Los procesos íntimos se vuelven repetitivos.

Se deben buscar entonces nuevos procesos no-íntimos para renovar la crónica. No repetir los temas, que son terribles y hay que denunciarlos, pero evitando que se vuelvan un lugar común. Hay temas con un potencial extraordinario, como el papel de las mujeres en las zonas de guerra en Colombia. Las mujeres allí mantienen la realidad. Cuidan a los niños, preparan la comida, llevan la casa. ¿Y los hombres? Preparan la guerra. Es su único oficio. Esa realidad documentada a través de la crónica se vuelve conmovedora. Ayuda mucho a pensar en el otro, a ponerse en su pellejo.

CRÍTICA CIUDADANA.

Desde joven hiciste crítica de libros, y la sigues haciendo. Circulan tus reseñas en formato tituladas “Gozar Leyendo”, donde practicas una crítica ciudadana, desde el llano.
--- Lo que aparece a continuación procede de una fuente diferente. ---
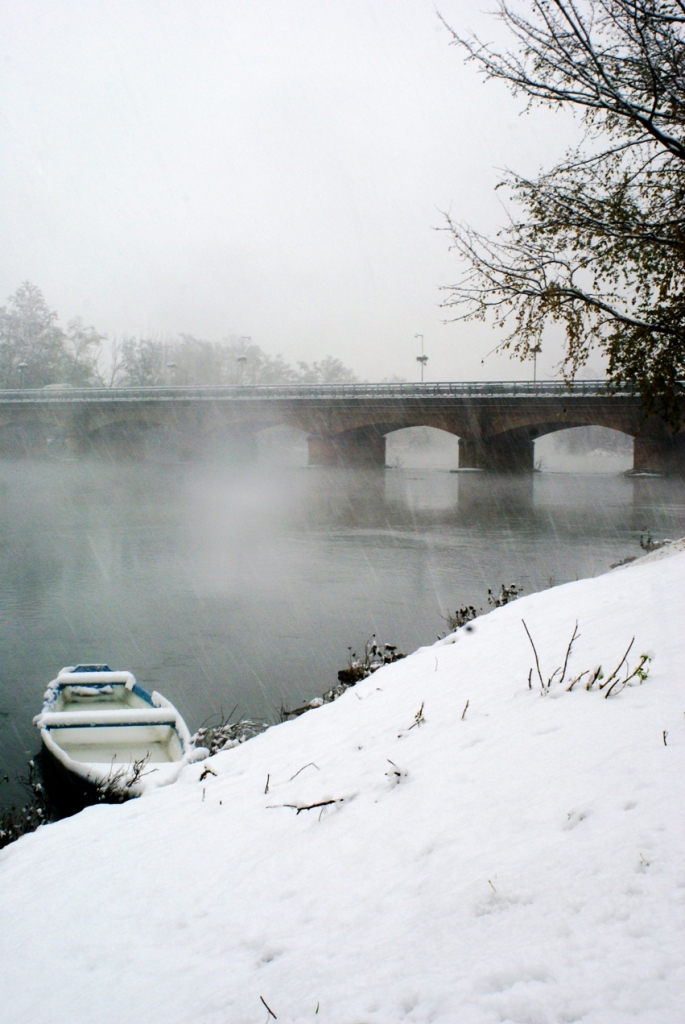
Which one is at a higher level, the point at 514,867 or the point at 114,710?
the point at 514,867

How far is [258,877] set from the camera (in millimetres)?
2988

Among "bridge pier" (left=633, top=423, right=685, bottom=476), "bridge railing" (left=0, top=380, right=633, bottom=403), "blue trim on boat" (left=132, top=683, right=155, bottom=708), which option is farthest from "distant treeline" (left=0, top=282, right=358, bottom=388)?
"blue trim on boat" (left=132, top=683, right=155, bottom=708)

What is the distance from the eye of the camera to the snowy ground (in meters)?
2.05

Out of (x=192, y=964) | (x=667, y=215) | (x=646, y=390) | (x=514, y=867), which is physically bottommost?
(x=192, y=964)

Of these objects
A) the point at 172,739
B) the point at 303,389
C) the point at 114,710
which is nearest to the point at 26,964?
the point at 172,739

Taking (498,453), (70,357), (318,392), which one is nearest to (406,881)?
(498,453)

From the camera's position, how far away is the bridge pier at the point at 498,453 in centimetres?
4769

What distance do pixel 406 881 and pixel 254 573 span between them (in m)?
13.7

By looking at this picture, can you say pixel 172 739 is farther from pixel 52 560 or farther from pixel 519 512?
pixel 519 512

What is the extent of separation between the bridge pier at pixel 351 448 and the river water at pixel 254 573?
17.5m

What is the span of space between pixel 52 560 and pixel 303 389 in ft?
113

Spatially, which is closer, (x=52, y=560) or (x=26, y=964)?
(x=26, y=964)

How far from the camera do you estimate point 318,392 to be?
50.7m

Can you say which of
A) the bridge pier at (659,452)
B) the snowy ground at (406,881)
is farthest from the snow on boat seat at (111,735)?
the bridge pier at (659,452)
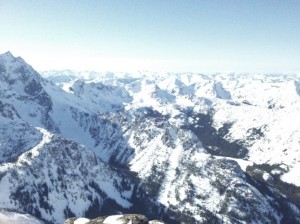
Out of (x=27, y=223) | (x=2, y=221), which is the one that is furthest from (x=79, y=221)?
(x=2, y=221)

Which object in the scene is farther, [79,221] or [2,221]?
[79,221]

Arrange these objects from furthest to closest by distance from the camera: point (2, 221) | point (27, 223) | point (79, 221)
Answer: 1. point (79, 221)
2. point (27, 223)
3. point (2, 221)

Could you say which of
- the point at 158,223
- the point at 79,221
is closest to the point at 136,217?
the point at 158,223

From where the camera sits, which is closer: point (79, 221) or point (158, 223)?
point (158, 223)

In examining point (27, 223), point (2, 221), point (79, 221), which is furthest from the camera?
point (79, 221)

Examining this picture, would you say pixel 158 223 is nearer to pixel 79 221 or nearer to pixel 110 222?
pixel 110 222

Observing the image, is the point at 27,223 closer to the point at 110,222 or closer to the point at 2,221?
the point at 2,221

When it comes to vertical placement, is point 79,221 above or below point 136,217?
below

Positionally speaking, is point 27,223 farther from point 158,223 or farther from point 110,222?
point 158,223
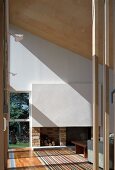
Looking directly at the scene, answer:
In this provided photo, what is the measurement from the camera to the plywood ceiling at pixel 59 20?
7.94 meters

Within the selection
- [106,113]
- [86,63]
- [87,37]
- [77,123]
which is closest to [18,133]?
[77,123]

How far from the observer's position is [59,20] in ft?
29.7

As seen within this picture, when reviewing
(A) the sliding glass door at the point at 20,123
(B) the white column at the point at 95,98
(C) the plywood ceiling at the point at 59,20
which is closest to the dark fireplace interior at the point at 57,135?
(A) the sliding glass door at the point at 20,123

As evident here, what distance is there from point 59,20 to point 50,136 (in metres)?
4.21

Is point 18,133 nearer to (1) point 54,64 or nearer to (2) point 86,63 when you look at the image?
(1) point 54,64

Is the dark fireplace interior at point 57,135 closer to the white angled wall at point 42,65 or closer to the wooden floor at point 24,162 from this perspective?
the white angled wall at point 42,65

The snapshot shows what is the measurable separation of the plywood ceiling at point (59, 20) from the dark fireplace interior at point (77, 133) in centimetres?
251

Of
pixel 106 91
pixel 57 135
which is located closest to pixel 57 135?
pixel 57 135

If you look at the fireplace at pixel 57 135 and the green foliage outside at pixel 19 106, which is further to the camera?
the green foliage outside at pixel 19 106

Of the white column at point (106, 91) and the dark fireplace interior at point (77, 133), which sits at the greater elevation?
the white column at point (106, 91)

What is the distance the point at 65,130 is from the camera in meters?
11.2

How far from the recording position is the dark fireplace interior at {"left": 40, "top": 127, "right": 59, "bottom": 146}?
1118 centimetres

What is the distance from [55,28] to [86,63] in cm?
224

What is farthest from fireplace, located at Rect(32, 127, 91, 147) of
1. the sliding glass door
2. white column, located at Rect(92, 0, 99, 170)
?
white column, located at Rect(92, 0, 99, 170)
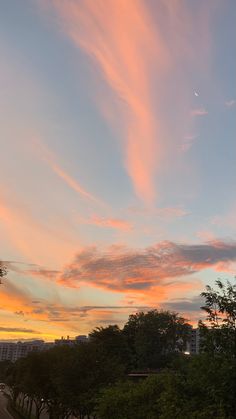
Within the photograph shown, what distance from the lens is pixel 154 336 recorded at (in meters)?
110

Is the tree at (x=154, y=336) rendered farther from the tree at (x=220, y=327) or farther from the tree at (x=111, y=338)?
the tree at (x=220, y=327)

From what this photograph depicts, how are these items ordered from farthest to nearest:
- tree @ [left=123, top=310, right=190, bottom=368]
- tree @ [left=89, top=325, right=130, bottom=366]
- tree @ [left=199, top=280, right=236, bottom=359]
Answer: tree @ [left=123, top=310, right=190, bottom=368], tree @ [left=89, top=325, right=130, bottom=366], tree @ [left=199, top=280, right=236, bottom=359]

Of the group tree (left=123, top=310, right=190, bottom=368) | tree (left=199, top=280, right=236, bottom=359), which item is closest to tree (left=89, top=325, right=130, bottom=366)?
tree (left=123, top=310, right=190, bottom=368)

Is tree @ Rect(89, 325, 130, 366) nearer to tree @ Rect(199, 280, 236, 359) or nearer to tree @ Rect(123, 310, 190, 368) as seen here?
tree @ Rect(123, 310, 190, 368)

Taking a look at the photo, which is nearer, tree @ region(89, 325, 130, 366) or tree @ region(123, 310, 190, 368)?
tree @ region(89, 325, 130, 366)

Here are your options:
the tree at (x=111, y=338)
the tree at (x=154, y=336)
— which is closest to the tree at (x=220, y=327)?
the tree at (x=111, y=338)

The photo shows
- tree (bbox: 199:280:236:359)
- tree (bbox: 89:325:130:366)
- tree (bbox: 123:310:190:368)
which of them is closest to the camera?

Hay allí un trasfondo de idealismo. Cuando era muy joven yo consideraba un deber decir qué era bueno y qué era malo. Luego me di cuenta que era una perfecta idiotez ponerme a hablar de lo malo habiendo tanto bueno. Perdíamos la oportunidad de contarle a la gente todo lo bueno que había para leer. Lo hago desde que comencé a hacer reseñas en el semanario colombiano Cambio 16. Comentar y recomendar libros que a mí me han gustado. Simple, sin pretender que ello contribuya al bienestar de la humanidad ni nada de eso.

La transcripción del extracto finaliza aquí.